» **AIM**: Identify each line in the records below that contains the word "positioned", counting only matches with the same upper- and lowercase letters, and copy every such line in full.

——

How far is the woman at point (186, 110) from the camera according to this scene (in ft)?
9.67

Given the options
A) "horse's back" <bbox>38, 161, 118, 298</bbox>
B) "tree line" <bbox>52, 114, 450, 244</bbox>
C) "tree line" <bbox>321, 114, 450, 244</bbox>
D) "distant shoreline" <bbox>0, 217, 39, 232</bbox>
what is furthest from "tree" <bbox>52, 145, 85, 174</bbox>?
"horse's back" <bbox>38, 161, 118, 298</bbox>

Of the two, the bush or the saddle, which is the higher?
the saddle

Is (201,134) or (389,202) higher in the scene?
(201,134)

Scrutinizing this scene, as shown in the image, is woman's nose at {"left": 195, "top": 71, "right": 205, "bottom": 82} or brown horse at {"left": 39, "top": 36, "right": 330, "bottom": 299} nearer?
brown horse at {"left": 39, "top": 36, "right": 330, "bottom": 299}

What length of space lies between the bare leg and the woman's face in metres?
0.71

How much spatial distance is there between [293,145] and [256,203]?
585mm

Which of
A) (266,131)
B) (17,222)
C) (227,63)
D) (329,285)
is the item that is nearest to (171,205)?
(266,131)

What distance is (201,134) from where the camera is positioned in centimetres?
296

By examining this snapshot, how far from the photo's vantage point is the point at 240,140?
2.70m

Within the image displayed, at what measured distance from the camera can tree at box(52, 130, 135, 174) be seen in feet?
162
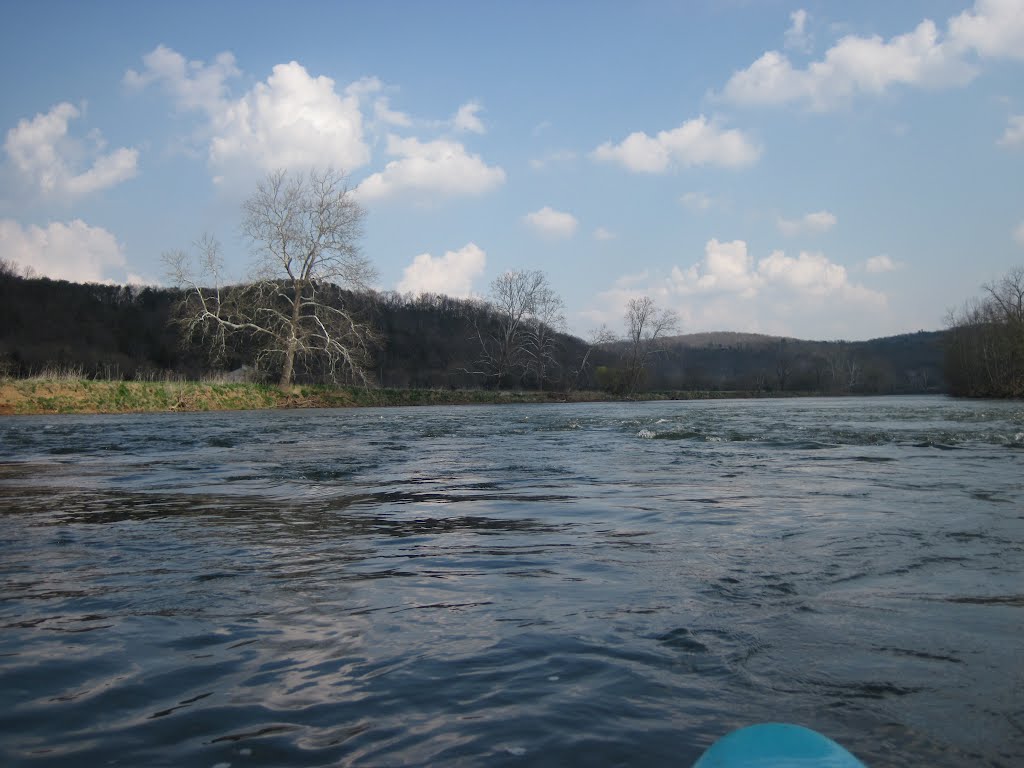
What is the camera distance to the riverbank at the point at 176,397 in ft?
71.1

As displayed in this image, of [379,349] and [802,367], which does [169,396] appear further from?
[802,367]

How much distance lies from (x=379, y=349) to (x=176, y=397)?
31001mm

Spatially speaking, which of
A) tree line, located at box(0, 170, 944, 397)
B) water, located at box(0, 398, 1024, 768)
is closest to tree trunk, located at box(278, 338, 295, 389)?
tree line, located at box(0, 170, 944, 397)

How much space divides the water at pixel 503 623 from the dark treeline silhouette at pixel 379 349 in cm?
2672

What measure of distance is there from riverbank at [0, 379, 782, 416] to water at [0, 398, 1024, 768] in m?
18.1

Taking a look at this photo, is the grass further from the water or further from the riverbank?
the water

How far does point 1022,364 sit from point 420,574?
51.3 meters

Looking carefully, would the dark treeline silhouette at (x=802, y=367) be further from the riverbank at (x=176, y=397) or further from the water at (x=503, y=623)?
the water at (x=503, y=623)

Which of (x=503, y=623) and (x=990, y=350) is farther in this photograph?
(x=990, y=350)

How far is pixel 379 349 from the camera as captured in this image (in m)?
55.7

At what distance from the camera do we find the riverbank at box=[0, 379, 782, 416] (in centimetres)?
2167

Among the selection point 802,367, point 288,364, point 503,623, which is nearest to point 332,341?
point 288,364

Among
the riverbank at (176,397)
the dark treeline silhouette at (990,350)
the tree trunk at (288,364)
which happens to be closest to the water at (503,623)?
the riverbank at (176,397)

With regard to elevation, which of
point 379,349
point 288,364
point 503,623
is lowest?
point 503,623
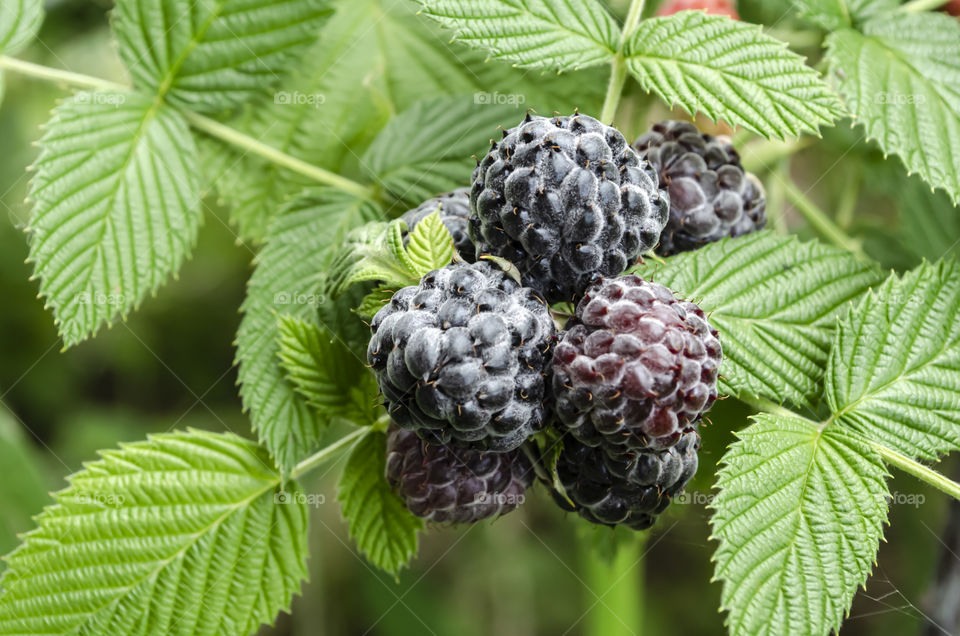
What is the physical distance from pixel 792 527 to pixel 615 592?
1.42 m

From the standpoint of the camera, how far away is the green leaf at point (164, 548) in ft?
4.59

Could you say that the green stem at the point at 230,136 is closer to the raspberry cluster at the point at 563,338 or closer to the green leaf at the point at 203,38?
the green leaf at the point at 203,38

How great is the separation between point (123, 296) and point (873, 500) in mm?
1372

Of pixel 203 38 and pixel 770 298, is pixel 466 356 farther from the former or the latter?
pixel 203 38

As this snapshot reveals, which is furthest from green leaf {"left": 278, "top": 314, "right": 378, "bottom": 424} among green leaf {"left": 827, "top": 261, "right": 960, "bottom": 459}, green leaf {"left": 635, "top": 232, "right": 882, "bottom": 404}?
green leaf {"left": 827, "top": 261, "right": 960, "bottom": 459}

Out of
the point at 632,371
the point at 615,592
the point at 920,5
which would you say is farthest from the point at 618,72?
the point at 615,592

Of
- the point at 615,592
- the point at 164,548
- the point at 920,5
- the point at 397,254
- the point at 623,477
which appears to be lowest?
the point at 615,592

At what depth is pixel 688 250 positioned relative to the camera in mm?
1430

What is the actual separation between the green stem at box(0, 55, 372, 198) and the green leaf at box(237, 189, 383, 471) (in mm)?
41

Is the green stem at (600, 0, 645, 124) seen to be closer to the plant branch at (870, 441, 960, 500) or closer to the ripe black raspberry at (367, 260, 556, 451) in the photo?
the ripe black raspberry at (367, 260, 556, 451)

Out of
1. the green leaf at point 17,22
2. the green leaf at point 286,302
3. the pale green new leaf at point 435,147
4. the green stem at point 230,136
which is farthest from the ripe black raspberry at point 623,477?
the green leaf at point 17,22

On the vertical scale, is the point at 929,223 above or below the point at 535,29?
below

——

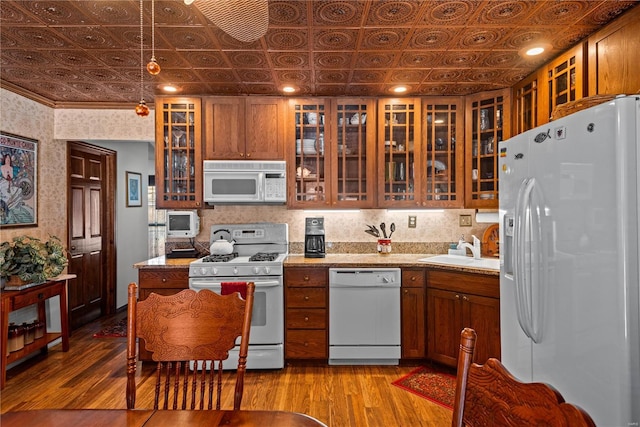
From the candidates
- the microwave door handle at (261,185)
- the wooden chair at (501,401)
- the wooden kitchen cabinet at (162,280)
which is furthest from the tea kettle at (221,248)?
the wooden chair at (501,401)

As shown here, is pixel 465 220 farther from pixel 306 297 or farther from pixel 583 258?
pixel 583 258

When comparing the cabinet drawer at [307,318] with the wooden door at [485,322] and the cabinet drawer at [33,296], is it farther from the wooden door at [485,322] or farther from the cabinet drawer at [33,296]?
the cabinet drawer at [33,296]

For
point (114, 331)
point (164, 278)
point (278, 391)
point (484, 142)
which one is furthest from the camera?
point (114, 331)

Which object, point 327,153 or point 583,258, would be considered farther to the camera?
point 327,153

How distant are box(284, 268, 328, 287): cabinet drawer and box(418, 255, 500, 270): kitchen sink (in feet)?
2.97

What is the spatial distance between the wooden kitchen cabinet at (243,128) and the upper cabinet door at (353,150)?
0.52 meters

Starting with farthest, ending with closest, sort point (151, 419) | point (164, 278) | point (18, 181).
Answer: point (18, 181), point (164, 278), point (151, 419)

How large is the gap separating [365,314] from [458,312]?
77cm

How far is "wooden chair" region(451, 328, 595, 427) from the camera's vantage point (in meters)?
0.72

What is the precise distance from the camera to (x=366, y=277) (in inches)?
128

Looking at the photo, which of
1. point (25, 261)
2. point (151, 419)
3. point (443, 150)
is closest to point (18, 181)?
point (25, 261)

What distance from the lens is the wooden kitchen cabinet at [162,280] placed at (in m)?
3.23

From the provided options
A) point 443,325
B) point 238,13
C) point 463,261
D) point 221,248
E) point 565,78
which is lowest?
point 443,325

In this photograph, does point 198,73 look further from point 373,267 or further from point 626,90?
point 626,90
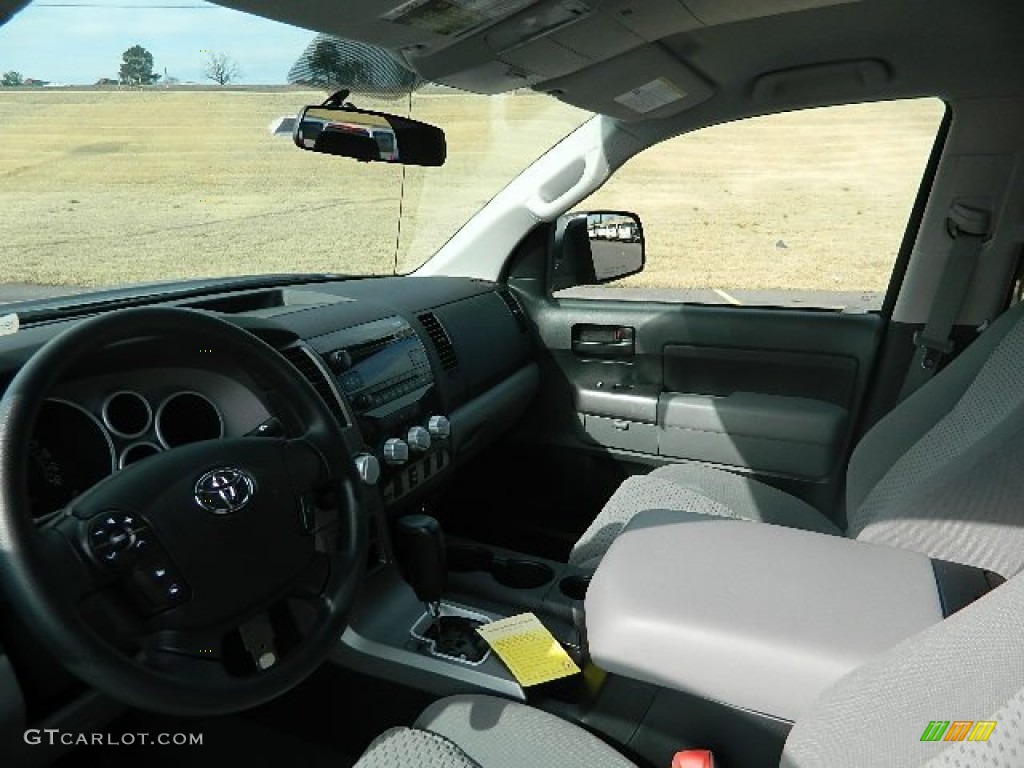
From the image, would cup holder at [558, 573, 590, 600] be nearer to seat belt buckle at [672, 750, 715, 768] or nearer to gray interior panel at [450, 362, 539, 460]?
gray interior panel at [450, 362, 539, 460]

——

» **THE COMPLETED TASK**:
What distance is (201,134) from where the camera is positioned in centimetres?
At what depth is pixel 688 250 positioned relative to the camera in mm?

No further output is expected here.